Saturday, November 24, 2012

Poetry


                                                     
Harsh Winter

The cold of winter

brings back memories

of the way it's much harsher

of sitting in front of a roaring fire, drinking hot chocolate and tea.
*
I don't want to venture out in it's coldness

to feel the way it has hold of us

I would rather stay inside

where it's cozy and warm like a beach so wide.
*
Winter can blow its blustery winds

I don't care - I'll sit at the Inns

in front of a warm fireplace

where the winds of winter cannot me displace.

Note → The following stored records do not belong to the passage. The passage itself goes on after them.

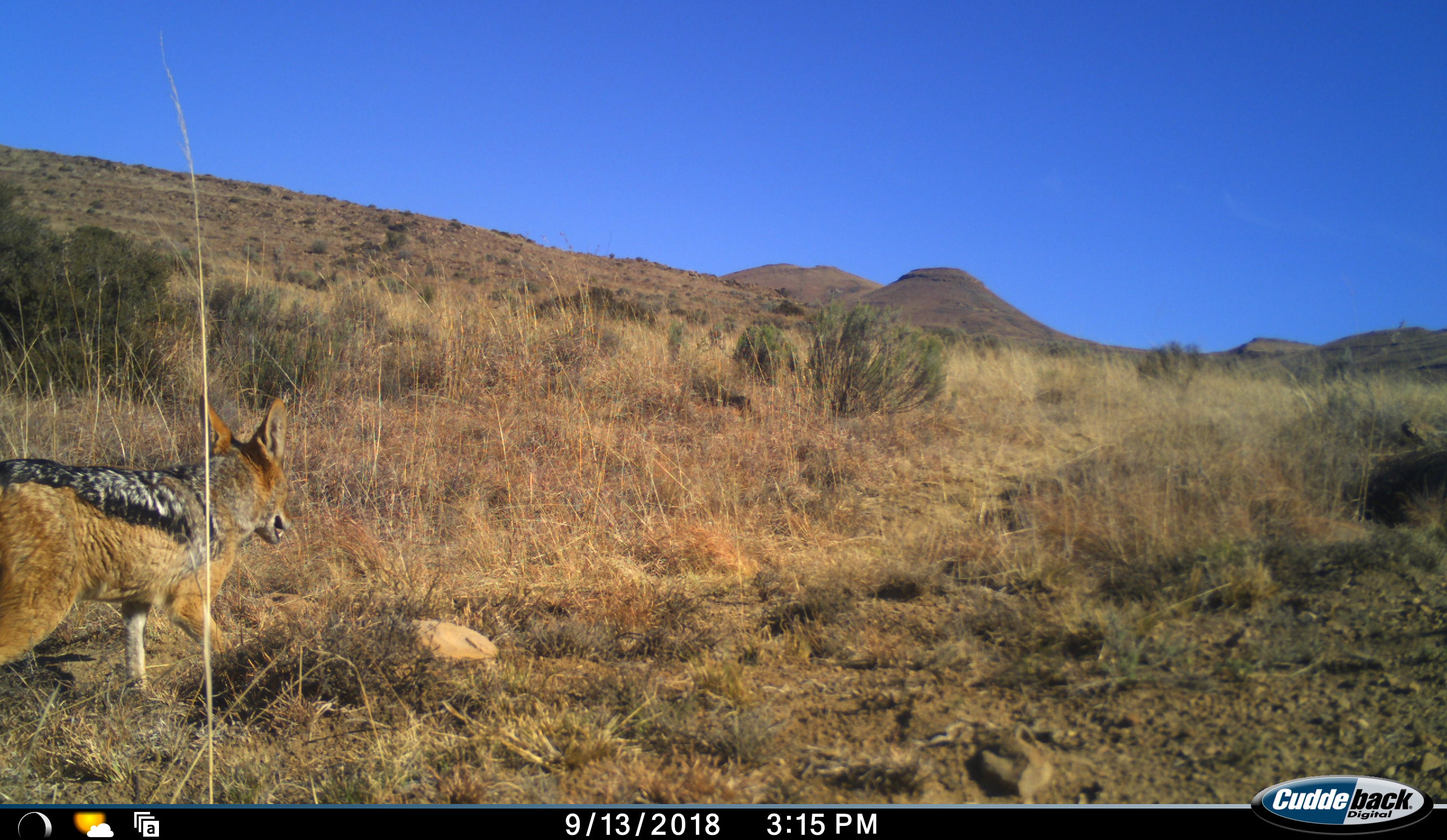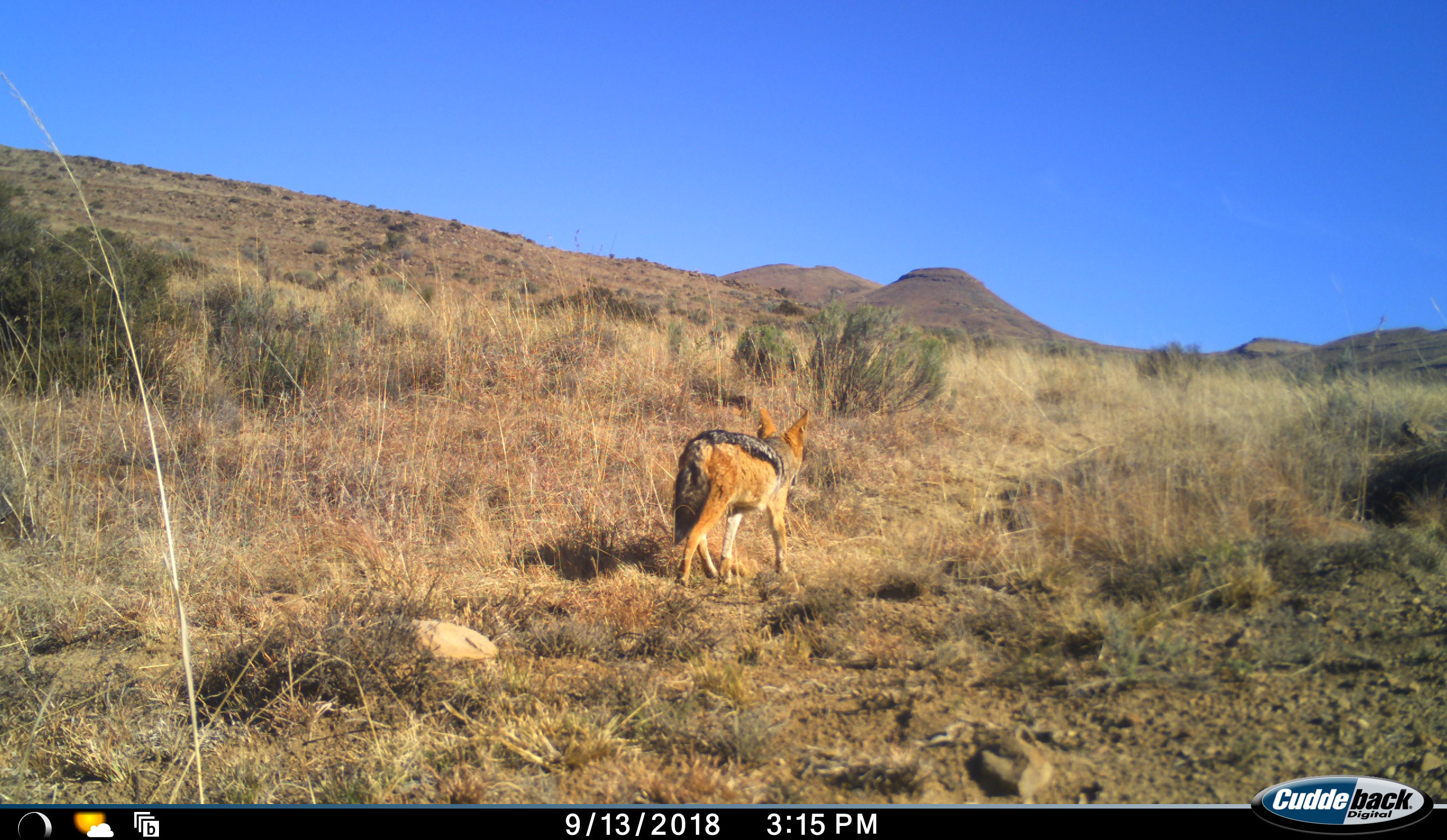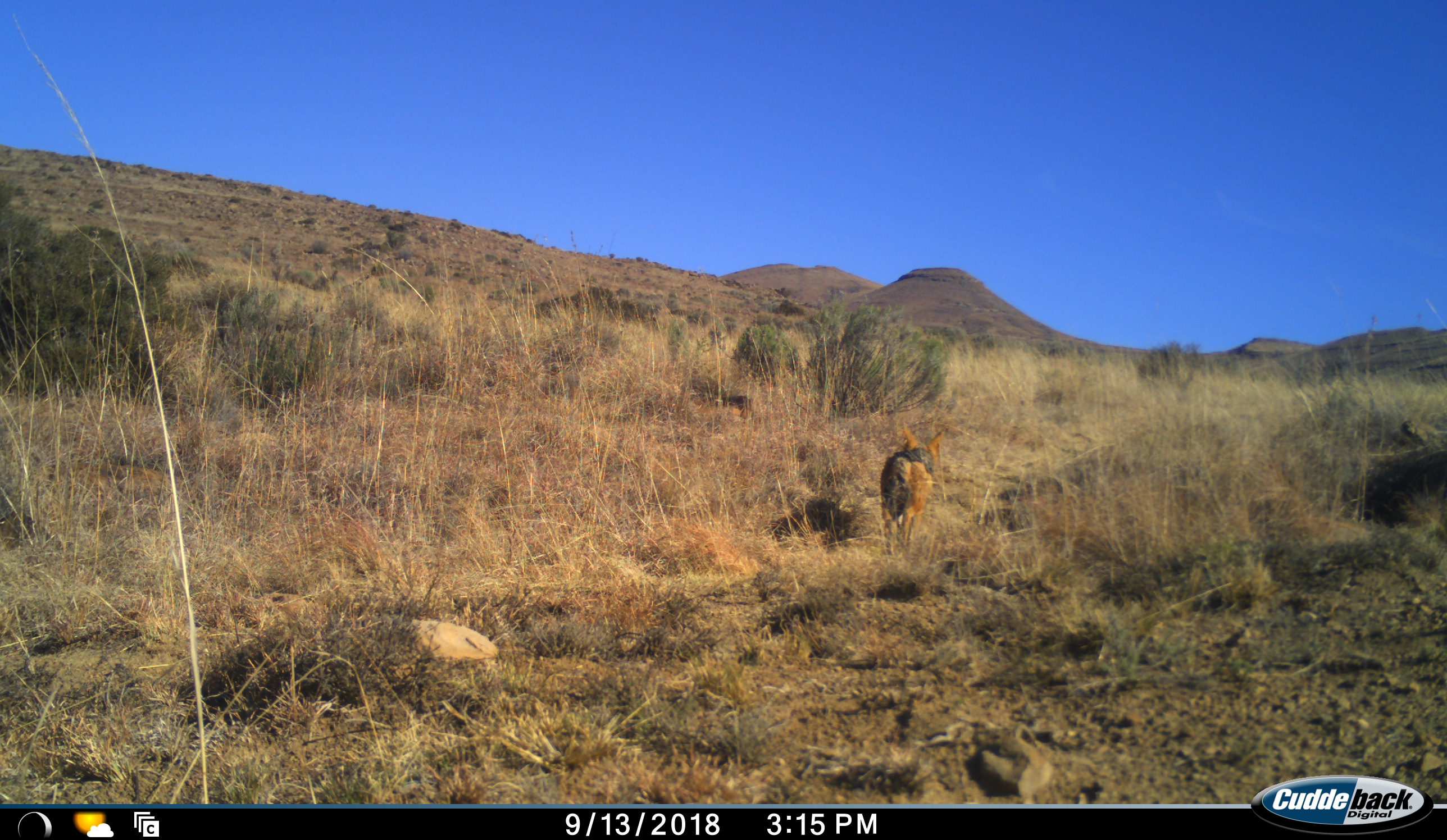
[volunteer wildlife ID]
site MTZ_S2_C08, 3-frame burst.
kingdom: Animalia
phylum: Chordata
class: Mammalia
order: Carnivora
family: Canidae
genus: Lupulella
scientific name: Lupulella mesomelas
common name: black-backed jackal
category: jackalblackbacked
Jackalblackbacked (black-backed jackal) (Lupulella mesomelas), count 1. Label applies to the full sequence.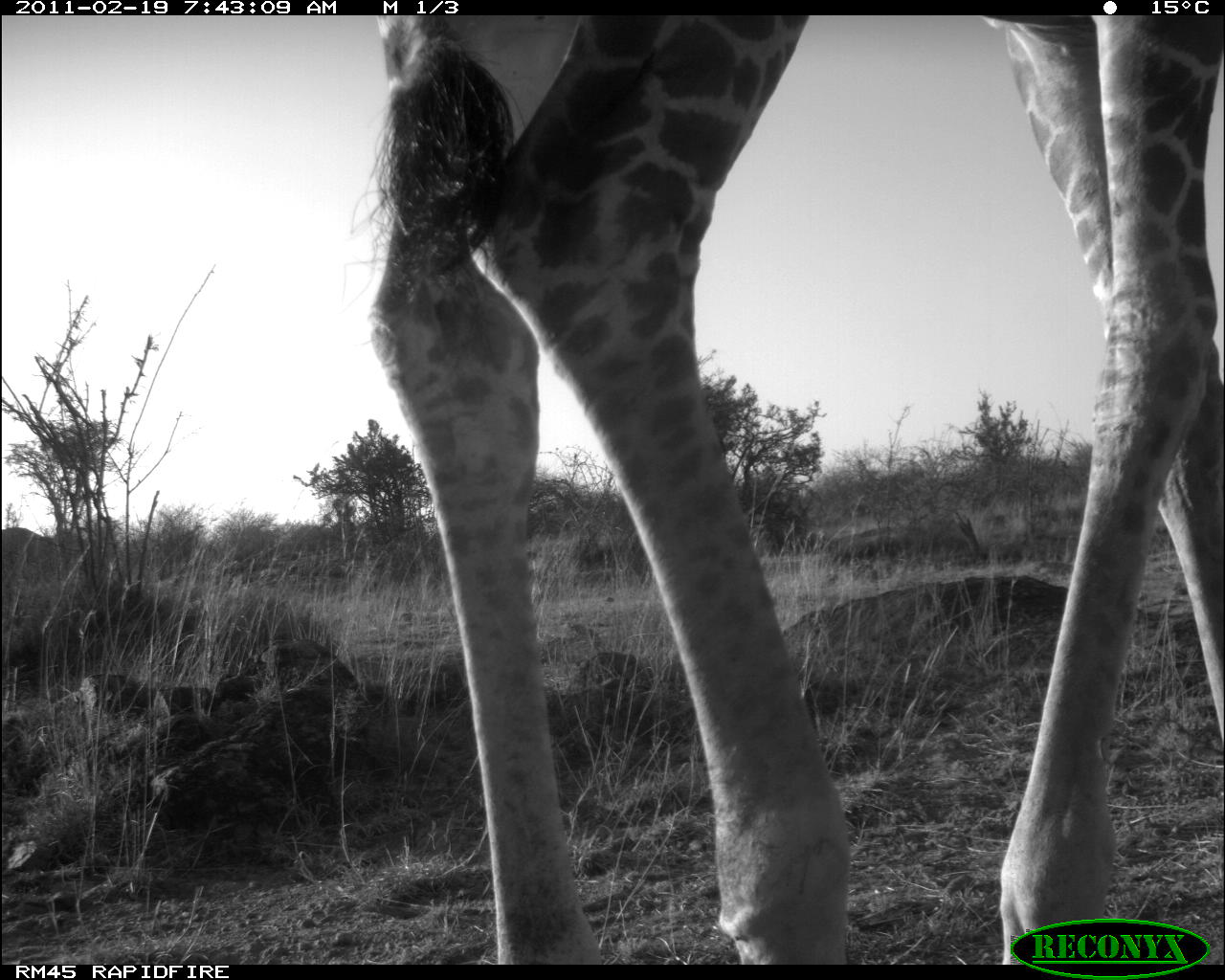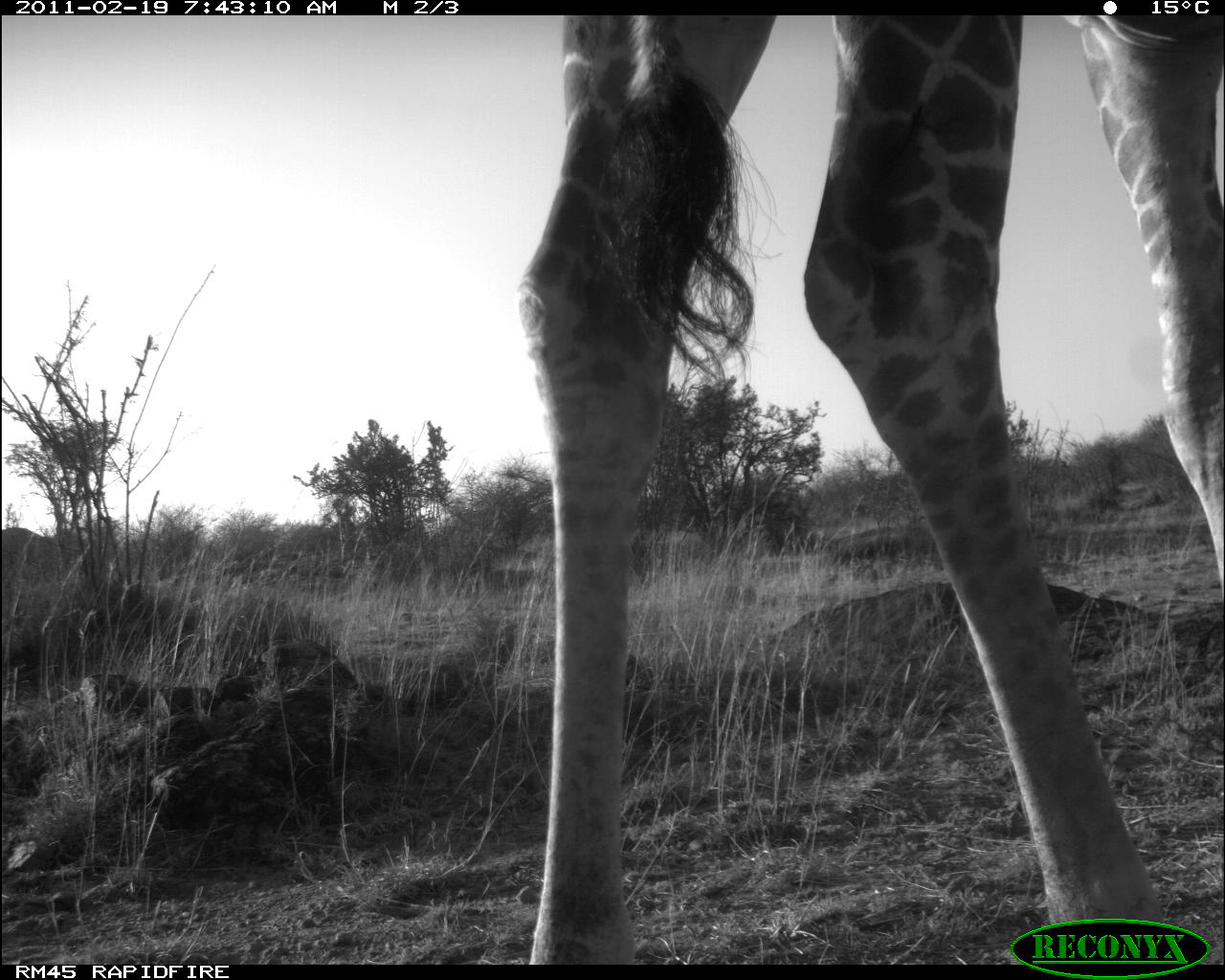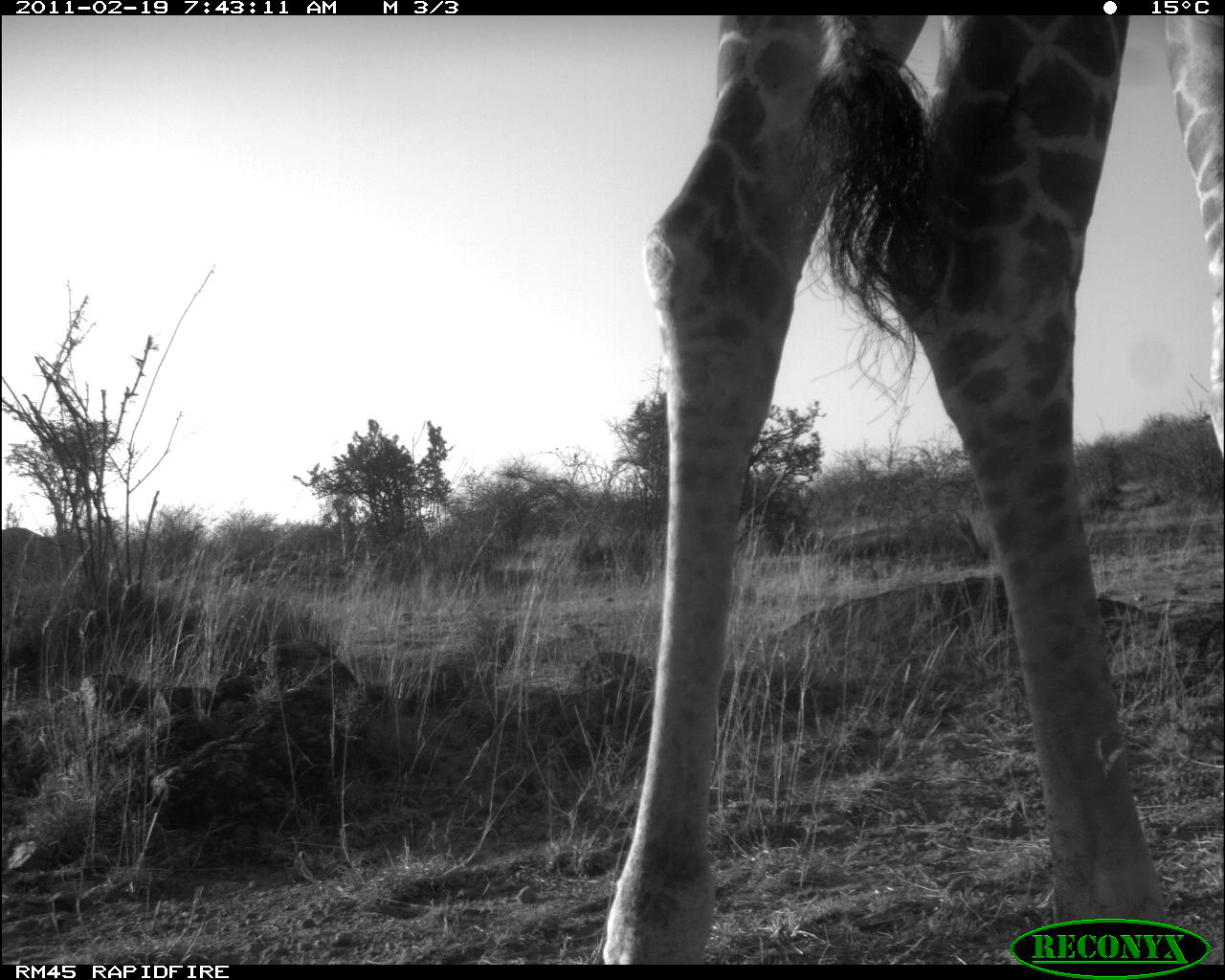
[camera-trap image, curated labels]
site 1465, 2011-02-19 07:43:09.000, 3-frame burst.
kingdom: Animalia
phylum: Chordata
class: Mammalia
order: Artiodactyla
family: Bovidae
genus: Madoqua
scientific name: Madoqua guentheri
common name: günther's dik-dik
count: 1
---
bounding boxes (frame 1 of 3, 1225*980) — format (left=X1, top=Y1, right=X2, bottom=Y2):
madoqua guentheri: (left=369, top=15, right=1224, bottom=964)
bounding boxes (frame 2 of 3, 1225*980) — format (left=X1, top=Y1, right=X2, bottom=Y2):
madoqua guentheri: (left=519, top=15, right=1225, bottom=964)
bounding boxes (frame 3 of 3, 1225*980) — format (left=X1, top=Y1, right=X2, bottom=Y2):
madoqua guentheri: (left=600, top=14, right=1223, bottom=963)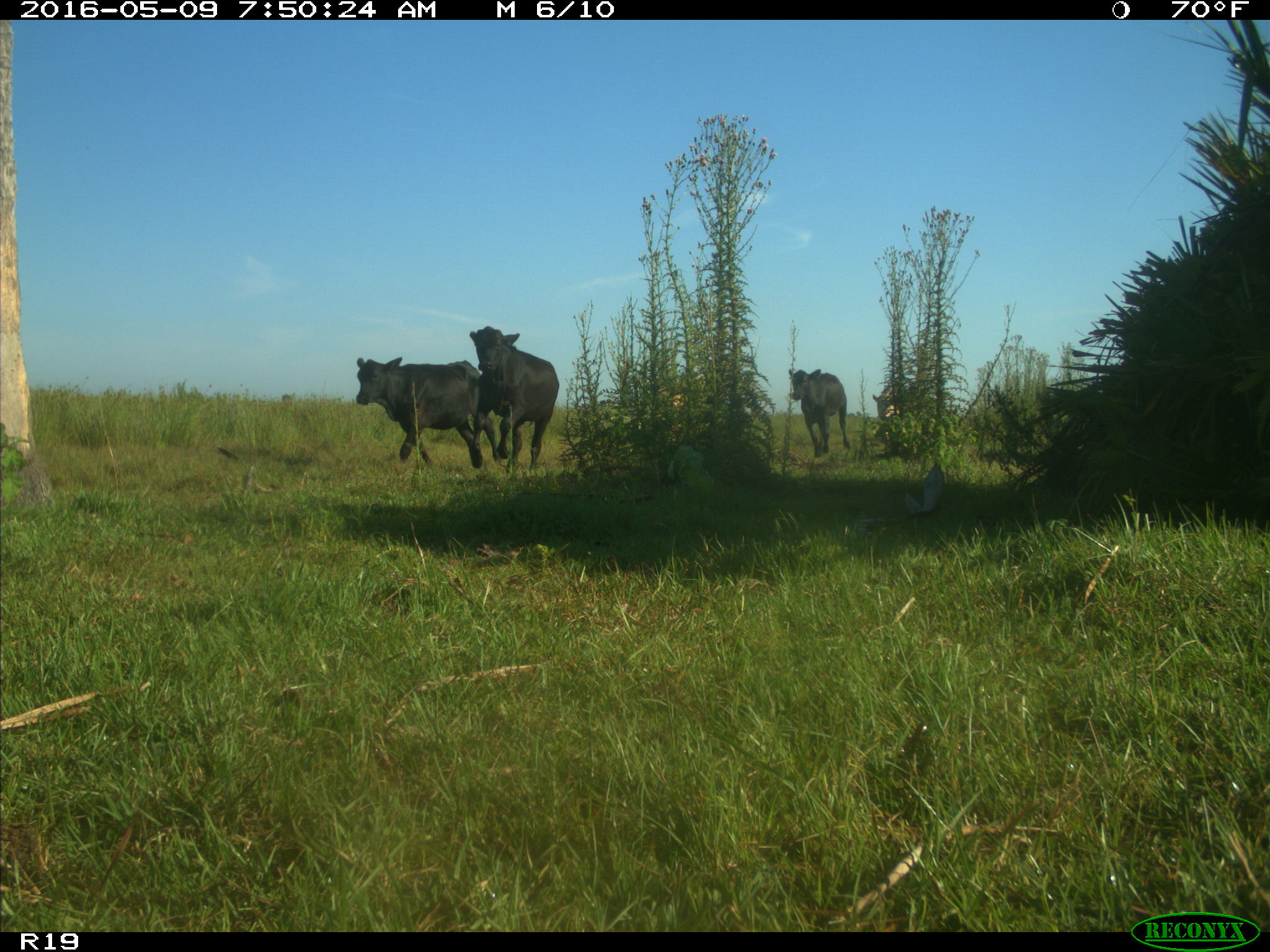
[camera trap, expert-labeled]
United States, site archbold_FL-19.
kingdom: Animalia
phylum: Chordata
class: Mammalia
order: Artiodactyla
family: Bovidae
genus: Bos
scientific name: Bos taurus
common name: domestic cow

Thursday, November 22, 2012

Poetry


When I Dream

When I lay asleep

I think of you and me

all the fun times we had

I admit these dreams weren't bad.
*
I think of all the bad things said

God, sometimes I can't get them out of my head

I remember mostly the touches-the feels

those are images I want to be seeing.
*
Songs I can't get out of my head

songs about us that told it all

how we felt about what we had

it wasn't a mere tumble I took when you left, my love, but a mighty fall

And it hurt.

Wednesday, November 21, 2012

Giving Thanks



With Thanksgiving just around the corner, I'd like to give thanks to those who are no longer with me, my Mom and Dad and other relatives who I remember and miss. Whose smiles always brightened my day no matter how gloomy it was. To my friend, Teri. Still love you babe. 

Sunday, November 18, 2012

My Blog



I now have as of  11/19/12  496 views of my blog site and I want to say thank you all for taking the time to view it. I will try to get more posts in. And I'm not making any excuses here, LOL, but writing on my novel has been keeping me busy. Anyway, I'll keep posting and everyone keep viewing. Thank You All, Mark.

Saturday, November 17, 2012

No End Of The World


I've been following this theory of what the Mayans said about their prophecy the world would end as of December 21 st of this year. I'm sorry but I'm like most people, I don't put stock into it. It may mean a change is coming, who knows, but it certainly doesn't mean the world will end. All these people saying that it may be true because of weather things that have happened this year or wars that have happened overseas. I don't believe it.

Monday, November 12, 2012


Sometimes I feel like I have been set adrift on the ocean, floating but not knowing where the waves will take me. That's how I feel sometimes, all alone out there. Sometimes it's peaceful and others it's lonely. I think about some of the people I would like to be enjoying this beautiful sunset and ocean voyage with, yet they are nowhere around. Yes sometimes I feel like I have been set adrift on the ocean, floating alone - just me.

Thursday, November 8, 2012

I'm Glad The Political BS Is Over


I'm happy that the political backstabbing and name calling is over, now maybe this country of ours can get back to business as usual. I'm also happy that a President who at least recognizes the Gay community as being the same as the Straight was elected. The other candidate was all against it, so was his Vice President choice. I hope we can all work together to make this a decent country where we can all live the same, have the same Rights and Equality.

Wednesday, October 31, 2012

Here's To Milestones




I'd like to speak about a milestone of my own. It doesn't seem like I've already done 29 blog entries so far in the short time I've had this blog site but I have. I think back to the first things I wrote, my poetry which will always have a special place in my heart. Then all my feelings that came out and down through my fingers and finally onto my site. Of course there is all those Yums that I have here on my site. I can't forget all those luscious men. I do want to thank the people who are no longer with me, my parents, Terri my first crush in high school, and of course Sean, my son. They are all in Heaven looking down and watching over me. Terri I always considered my Guardian Angel, if you believe in them - I do. Before I close this entry, I want to pass along another milestone in my life, I recently turned 50 years old. I still remember a lot of the things I did when I was a kid. I'll close there. And then I'll keep writing.

Friday, October 26, 2012

Sexy Vampires

















I'm a Vamp Queen. I've always had a thing for vampire movies and these hunks I could sink my teeth into. They make being a vampire gorgeous. Yum Yum !!